Today, Christina is driving up to Tahoe from Sacramento. I haven't seen her..... shit, it's been a few months, it's been since July, damn! I miss her!!!! The only yhitng is, she probably wont be comming down here to G*Ville, which means we are going to have to make it up there. Hmmmmm, maybe she will just come down here after visiting her Mom tonight, and spend the night or something. Either way, i need to see her, i miss that crazy beeyotch! She is like ther missing link in mine, Ang & Jess' brown pride gang! AWWWWW what else!!?? It is day 5... no wait day 6 at The Ellis', and its been AMAZING!!! Tristen is seriously the best baby EVER!! He is so advanced in every way, and every thing that he does makes me forget that he's still just a baby! It's like he's fighting the limits of his baby body and trying to tell us "I'm a grown up already!!" SERIOUSLY! It does remind me of when my brother & sisters kids were babies, some kids who amaze me with how much they are growing, which brings back the issue of I need to get the fuck down to Modesto and get on with it already. I dont know what I'm so afraid of. I decided I wanted to move back there MONTHS ago, then summer in Tahoe happened, and from there it was like a week by week situation, then BAM!! Its Late September already! So no doubt it's time! I just think there is such a stigma with "moving home". It's just hard for me cause one thing i need to realize is that I will ALWAYS be running from my demons, no matter where I go. I just want to put my self in an environment that will let me concentrate on other things, I don't want to make myself feel like I'm in rehab or something, we all know I'm not ready for that. Besides, I miss my family, all the time I spent in Modesto this year made me realize ALOT about myself, it's crazy when you go from a situation where you'r around people that have known you for a year or two, and you feel very close to them in almost every way, then you surround yourself with people that may not think they know so much about you, but they have known you your WHOLE life! There is just a sence of comfort when you can just look someone in the eyes and they know exactly what you are feeling. CRAZY!!
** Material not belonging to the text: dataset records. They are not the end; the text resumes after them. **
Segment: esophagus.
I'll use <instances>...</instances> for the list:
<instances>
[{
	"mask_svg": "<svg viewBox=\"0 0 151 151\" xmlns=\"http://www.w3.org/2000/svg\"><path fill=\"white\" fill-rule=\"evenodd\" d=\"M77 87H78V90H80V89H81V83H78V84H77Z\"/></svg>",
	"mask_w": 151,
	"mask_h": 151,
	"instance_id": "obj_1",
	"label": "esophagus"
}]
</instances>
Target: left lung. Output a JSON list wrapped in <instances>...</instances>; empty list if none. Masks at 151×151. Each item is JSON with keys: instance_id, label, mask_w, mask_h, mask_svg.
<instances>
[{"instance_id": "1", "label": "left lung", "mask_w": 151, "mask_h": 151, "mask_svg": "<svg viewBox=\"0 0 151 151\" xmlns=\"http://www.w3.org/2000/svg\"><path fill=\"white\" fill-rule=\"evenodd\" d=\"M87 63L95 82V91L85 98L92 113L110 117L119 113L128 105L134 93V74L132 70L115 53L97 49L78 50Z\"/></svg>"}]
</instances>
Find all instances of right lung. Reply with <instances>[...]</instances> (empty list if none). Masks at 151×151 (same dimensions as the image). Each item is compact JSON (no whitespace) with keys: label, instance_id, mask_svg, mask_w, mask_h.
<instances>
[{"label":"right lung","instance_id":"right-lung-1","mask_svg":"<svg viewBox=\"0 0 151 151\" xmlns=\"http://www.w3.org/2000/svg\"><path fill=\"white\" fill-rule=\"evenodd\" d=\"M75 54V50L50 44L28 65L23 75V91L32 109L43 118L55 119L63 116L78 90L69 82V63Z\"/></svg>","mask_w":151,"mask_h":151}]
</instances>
Wednesday, September 24, 2008

Number ONE




Hello blog world!!! So since i know you are all obsessed with me, i thought it was only right that i give you a day to day detail of my very glamorous life!! HAHAHAHHA yea right! But seriously! I really just figured i needed something constructive to spend some time doing, and some of you my very dear friends introduced me into the wonderfull world of blogging! So right now my life is boring, but GREAT!! I've magically disappeared from Tahoe for the last week and have been chillen at The Ellis Estate where my life now consists of baby & reality t.v. (I LOVE it!!!). I am contemplating a proper send off from my world at The Lake, but somehow i feel like i already know the answer to that one(I'm sure you all have your own opinion.). I want to move on in a way that keeps everything in a positive light, i'm not into feeling sorry for myself, or regrets. I respect the good and bad in both past and present, and regardless of any of that, i have great excitement for the future, whatever it may hold. My only worry is that I can live up to my own expectations, whatever those may be. Okay I'm done!